General $30 | Members and Students $25
Get the series of 4 lectures: $90 General Admission; $75 Gallery Members and Students (buy series tickets by March 4).
Images (L-R): Helen McNicoll, In the Tent,1914, oil on canvas, 80 × 59.5 cm, Private collection, Toronto photo: Thomas Moore*, with the permission of Katerina Atanassova, curator of the exhibit Canada and Impressionism (National Gallery of Canada). National Gallery of Canada. Sophie Pemberton, Little Boy Blue, 1897, (detail), 67X50.5cm. Gift of the artist. AGGV. 1952.015.001. Collection of the Art Gallery of Greater Victoria.
Katerina Atanassova, who previously headed the McMichael Canadian Art Collection (Toronto) as Chief Curator and Director of Exhibitions, is currently Senior Curator of Canadian Art at the National Gallery of Canada (Ottawa) where she has led the reinstallation of the new Indigenous and Canadian Galleries.
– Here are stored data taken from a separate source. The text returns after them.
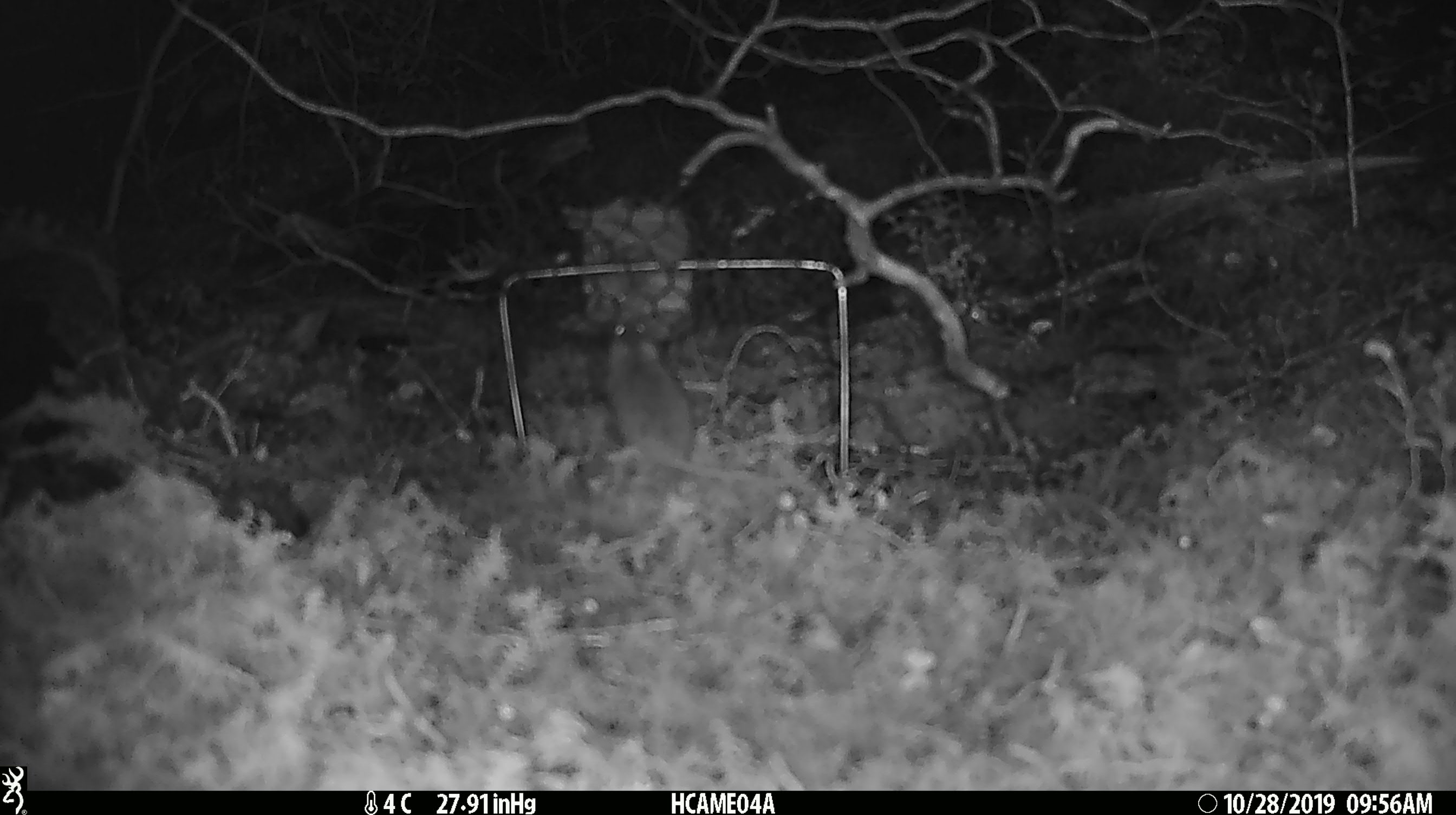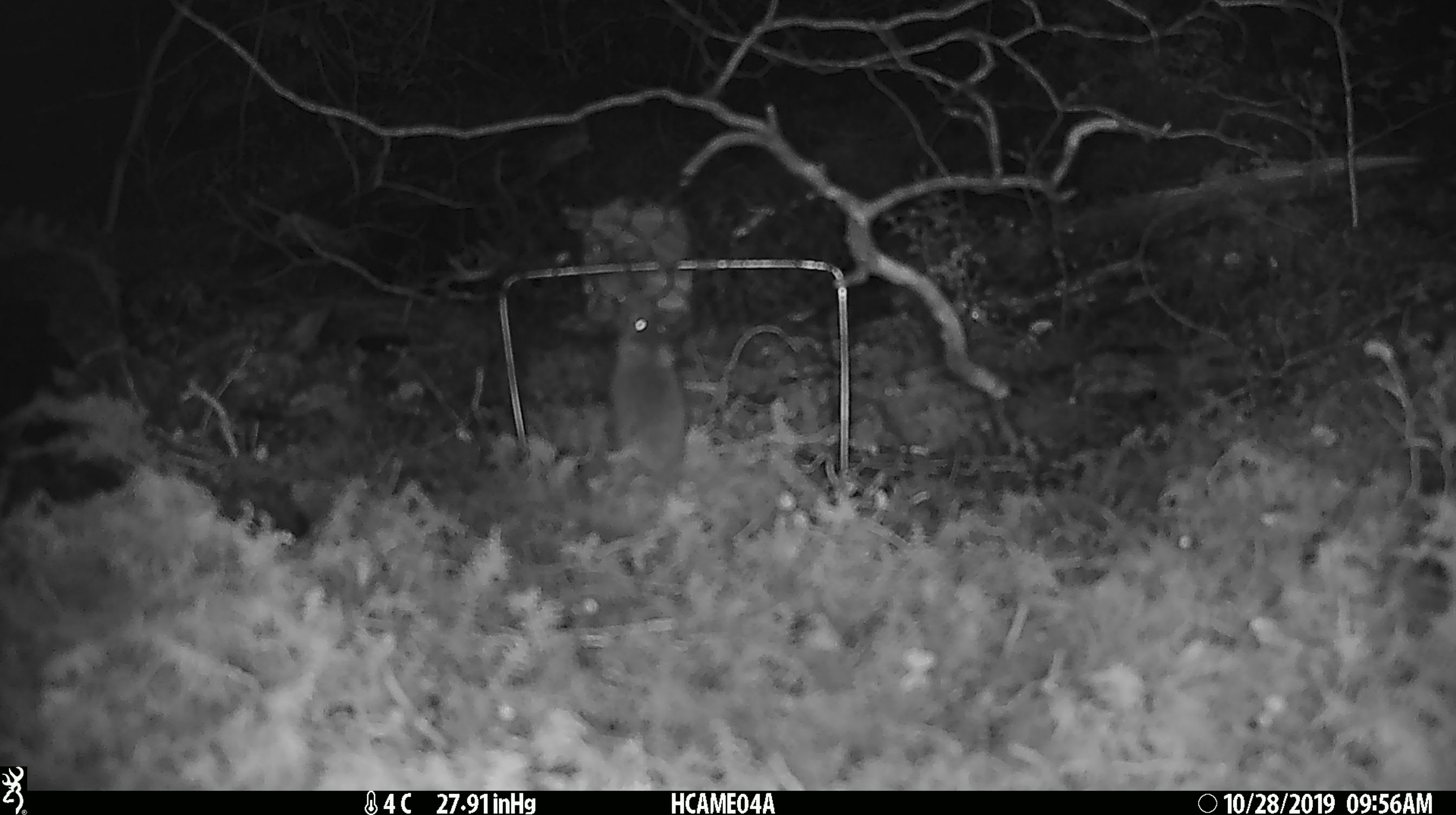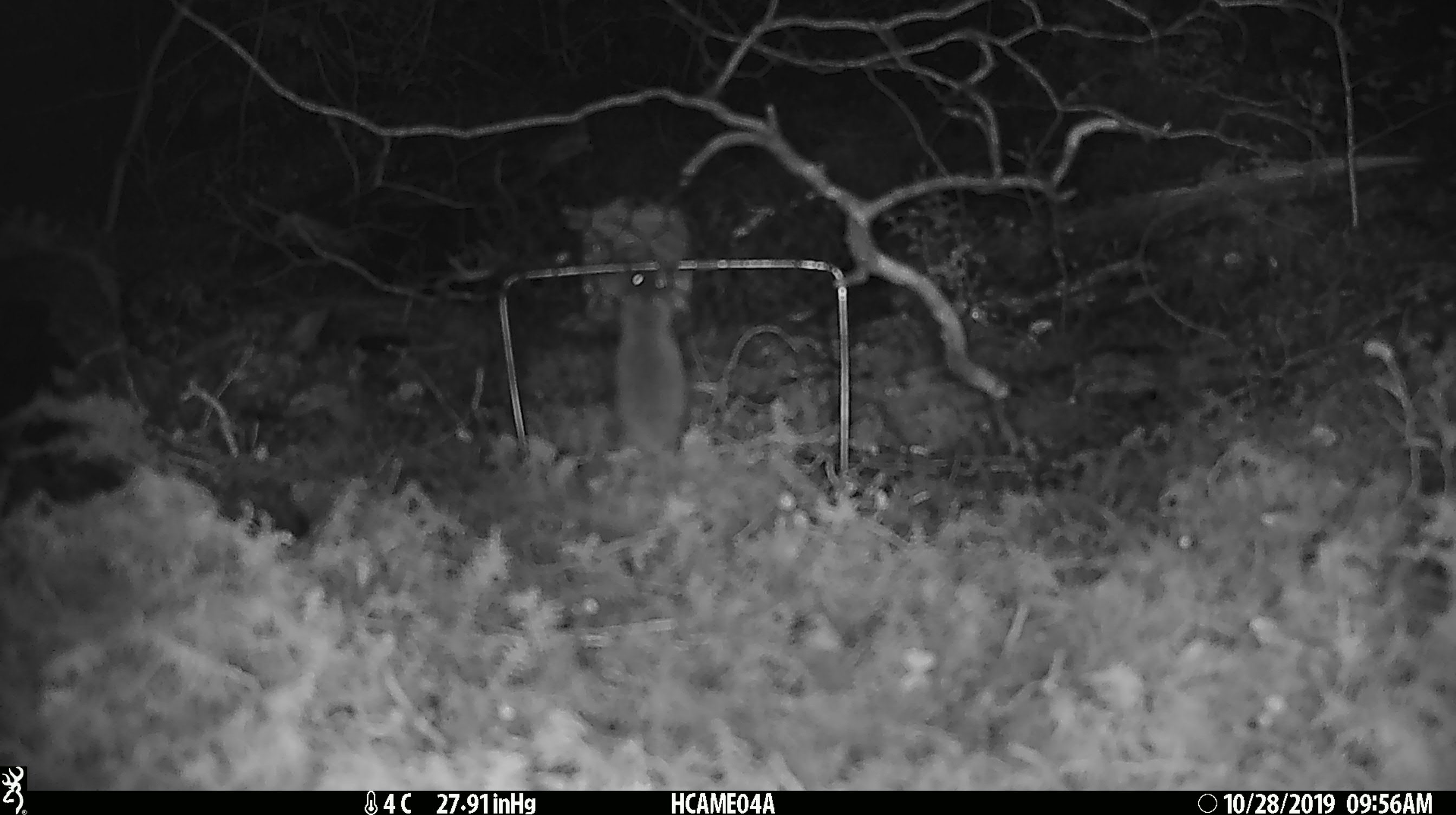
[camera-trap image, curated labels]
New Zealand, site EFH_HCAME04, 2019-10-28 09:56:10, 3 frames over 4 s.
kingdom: Animalia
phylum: Chordata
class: Mammalia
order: Rodentia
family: Muridae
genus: Mus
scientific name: Mus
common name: mouse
Amongst her most recent exhibitions are the internationally acclaimed Canada and Impressionism: New Horizons, which concluded its European tour in 2019–2020 and will be opening at the National Gallery in January 2022. Her other curated exhibitions include Morrice: The A.K. Prakash Collection in Trust to the Nation, which toured across Canada from 2018 to 2020, Painting Canada: Tom Thomson and the Group of Seven (2011) and The Sacred Image of the Icon: A World of Belief (2008). A graduate of the Pontifical Institute for Medieval Studies (University of Toronto), she is working on a Ph.D. at York University regarding the emergence of urban culture in Canada.